*Provided passage*

10 things you should know about living with autistic children

10 things that you should know about living with autistic children – from a parent’s perspective

1.  Spontaneity – we can’t just get up and go somewhere on a whim.  A fear of new places or a change in routine means we have to prepare our children.  Sometimes we make lists showing them where we are going, how long we are going for and when we will be returning home.  Sometimes we use the internet to show our children the place we are visiting and what it looks like inside and out (thank you google).  Even with this preparation, there is no guarantee we will even get out of the front door.

2. Conversation – jokes, sarcasm and ambiguous language cause confusion and upset.  We have to think about what we say, we have to allow for processing and to check that our children have understood us.  Often we have to repeat ourselves.  Occasionally we challenge our children when the moment is right and they are receptive to learning the meaning of a word or phrase.  Sometimes our children use all ability to talk and we have to use miming or symbols to communicate. It can be hard work  and sometimes we miss the to and fro of ordinary conversation, but over time we have started to enjoy our children’s literal abilities.

3. Togetherness - spending time together as a family can be hard to achieve, even within the home.  Attention issues, sensory difficulties and anxiety usually mean someone is unable to join in with family gatherings.  One child may have found relief playing on the computer whilst the other may be enjoying the solitude of their bedroom (or rather having a tantrum in it).  Its no big deal; we go with them but still there are times when we miss being together.

4. Celebrations – special occasions such as birthdays, Easter and Christmas, even bonfire night, are difficult.  The emotion and expectation as well  as the extra social demands and sensory stimulation can be overwhelming for our children which often results in difficult behaviour.  Special celebrations have to be a quiet affair, usually focusing on a wonderful meal at home, but they are still ‘our’ celebrations.

5. Holidays - Fear and anxiety make it difficult for our children to cope with a holiday away from the familiar surroundings of home.  Even when we do manage a break, behaviours can be challenging.  It is far easier to have a staycation and to try and have days out but then we are faced with the difficulties I outlined in no. 1.

*Challenge 1*
Repeat word for word the part of the passage on living with autistic children starting at "10 things that" and ending at "the front door.".
*Challenge 2*
List the headings of the numbered points in the passage on living with autistic children.

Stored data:
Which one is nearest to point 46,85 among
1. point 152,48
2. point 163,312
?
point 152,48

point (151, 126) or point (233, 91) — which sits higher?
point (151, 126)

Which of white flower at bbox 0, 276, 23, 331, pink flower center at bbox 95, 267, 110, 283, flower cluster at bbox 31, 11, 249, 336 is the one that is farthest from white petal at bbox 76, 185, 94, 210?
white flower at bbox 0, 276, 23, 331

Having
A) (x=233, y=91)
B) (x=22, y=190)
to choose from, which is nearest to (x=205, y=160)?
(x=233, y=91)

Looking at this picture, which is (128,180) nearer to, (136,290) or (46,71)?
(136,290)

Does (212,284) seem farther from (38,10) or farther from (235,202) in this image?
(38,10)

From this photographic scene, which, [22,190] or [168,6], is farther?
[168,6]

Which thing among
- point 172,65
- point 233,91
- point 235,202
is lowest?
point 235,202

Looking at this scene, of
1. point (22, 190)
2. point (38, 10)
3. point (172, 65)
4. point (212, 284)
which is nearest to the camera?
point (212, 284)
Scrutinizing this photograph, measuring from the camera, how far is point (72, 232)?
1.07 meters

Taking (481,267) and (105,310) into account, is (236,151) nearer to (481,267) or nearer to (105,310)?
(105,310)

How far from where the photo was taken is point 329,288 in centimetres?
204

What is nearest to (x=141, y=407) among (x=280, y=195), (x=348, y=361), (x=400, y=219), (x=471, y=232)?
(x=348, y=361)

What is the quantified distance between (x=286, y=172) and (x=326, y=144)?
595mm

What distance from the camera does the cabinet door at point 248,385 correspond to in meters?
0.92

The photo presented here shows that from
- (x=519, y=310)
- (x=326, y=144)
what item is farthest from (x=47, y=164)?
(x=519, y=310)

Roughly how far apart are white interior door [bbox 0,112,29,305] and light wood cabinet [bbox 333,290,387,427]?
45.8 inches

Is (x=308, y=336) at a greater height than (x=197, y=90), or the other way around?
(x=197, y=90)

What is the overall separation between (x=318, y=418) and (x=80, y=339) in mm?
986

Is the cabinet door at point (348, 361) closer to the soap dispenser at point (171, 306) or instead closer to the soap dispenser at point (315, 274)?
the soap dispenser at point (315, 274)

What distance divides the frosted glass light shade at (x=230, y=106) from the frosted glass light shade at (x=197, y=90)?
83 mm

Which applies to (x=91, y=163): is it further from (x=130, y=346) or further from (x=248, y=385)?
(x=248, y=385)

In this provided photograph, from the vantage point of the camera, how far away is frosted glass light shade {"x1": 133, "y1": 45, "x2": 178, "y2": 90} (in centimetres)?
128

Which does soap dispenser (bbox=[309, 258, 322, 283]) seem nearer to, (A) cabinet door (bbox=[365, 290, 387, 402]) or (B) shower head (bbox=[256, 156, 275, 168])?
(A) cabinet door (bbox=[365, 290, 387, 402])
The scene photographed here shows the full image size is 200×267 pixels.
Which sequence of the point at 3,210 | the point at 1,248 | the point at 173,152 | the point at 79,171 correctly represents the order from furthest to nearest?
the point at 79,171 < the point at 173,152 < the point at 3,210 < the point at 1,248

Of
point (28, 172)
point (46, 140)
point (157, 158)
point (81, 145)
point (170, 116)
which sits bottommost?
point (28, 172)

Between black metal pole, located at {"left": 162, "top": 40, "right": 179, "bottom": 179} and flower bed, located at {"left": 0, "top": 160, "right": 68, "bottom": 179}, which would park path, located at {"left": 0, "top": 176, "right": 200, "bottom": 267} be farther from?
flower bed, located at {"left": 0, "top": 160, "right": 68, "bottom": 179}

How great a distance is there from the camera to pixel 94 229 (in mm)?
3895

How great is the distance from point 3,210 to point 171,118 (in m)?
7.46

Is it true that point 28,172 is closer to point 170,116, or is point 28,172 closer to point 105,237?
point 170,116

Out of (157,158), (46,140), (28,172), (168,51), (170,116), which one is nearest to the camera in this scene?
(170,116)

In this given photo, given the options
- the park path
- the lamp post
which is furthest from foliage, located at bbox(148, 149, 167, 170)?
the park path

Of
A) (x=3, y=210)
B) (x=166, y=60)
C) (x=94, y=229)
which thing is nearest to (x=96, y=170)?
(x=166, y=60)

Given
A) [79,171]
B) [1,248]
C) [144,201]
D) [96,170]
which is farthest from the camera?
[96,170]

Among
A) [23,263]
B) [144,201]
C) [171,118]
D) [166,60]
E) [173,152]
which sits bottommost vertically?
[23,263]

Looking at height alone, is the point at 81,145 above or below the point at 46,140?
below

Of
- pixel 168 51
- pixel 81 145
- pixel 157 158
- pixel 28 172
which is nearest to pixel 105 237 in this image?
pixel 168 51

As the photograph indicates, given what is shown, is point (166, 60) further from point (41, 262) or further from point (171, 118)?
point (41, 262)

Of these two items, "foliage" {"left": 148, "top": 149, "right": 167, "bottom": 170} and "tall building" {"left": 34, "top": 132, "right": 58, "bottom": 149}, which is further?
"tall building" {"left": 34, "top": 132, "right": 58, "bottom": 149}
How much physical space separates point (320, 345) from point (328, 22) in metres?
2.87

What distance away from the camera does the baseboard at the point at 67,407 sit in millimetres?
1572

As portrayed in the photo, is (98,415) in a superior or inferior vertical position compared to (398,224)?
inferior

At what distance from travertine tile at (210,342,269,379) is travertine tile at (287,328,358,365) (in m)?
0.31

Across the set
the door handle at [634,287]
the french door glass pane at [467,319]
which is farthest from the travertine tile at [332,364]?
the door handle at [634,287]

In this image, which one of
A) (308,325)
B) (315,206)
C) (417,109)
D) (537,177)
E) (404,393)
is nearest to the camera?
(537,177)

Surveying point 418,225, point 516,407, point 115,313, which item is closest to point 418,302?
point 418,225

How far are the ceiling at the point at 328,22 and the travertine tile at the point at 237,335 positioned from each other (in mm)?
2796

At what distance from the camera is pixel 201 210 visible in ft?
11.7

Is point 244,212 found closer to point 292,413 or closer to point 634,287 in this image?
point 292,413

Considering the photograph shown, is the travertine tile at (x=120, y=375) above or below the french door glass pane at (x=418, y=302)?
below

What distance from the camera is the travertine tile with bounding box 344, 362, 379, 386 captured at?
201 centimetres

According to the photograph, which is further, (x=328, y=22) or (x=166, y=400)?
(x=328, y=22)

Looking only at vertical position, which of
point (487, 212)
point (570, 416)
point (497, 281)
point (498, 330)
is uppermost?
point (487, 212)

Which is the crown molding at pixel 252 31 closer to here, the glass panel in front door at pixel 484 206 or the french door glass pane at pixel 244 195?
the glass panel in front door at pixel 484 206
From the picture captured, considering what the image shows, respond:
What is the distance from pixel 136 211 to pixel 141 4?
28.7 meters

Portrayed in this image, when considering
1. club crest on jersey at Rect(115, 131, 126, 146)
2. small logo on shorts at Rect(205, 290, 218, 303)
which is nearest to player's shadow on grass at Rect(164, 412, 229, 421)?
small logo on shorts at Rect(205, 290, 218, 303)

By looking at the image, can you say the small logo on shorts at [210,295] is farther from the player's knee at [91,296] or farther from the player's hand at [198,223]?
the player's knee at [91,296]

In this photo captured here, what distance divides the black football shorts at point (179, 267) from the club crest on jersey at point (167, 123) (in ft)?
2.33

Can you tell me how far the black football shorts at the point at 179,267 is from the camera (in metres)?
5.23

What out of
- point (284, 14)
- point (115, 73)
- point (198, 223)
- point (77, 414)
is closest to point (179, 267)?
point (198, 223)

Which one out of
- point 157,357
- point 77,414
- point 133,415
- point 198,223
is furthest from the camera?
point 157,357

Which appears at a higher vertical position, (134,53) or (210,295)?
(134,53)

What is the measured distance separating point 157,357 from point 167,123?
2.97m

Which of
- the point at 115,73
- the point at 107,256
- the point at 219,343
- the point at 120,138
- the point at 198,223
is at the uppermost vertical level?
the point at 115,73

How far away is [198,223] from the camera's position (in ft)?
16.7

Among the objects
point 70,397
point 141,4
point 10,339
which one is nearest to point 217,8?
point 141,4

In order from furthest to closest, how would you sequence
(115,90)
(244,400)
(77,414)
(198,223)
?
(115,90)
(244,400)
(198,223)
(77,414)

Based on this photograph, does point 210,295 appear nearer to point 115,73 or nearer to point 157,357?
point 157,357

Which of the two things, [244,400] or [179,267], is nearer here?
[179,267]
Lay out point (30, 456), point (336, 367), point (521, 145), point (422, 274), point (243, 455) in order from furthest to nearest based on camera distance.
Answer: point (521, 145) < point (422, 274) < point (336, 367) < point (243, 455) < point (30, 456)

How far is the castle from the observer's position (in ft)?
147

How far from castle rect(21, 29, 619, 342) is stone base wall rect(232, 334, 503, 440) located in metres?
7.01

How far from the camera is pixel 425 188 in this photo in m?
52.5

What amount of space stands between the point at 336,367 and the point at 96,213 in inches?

*Final result 1*
10 things that you should know about living with autistic children – from a parent’s perspective

1.  Spontaneity – we can’t just get up and go somewhere on a whim.  A fear of new places or a change in routine means we have to prepare our children.  Sometimes we make lists showing them where we are going, how long we are going for and when we will be returning home.  Sometimes we use the internet to show our children the place we are visiting and what it looks like inside and out (thank you google).  Even with this preparation, there is no guarantee we will even get out of the front door.

*Final result 2*
Spontaneity
Conversation
Togetherness
Celebrations
Holidays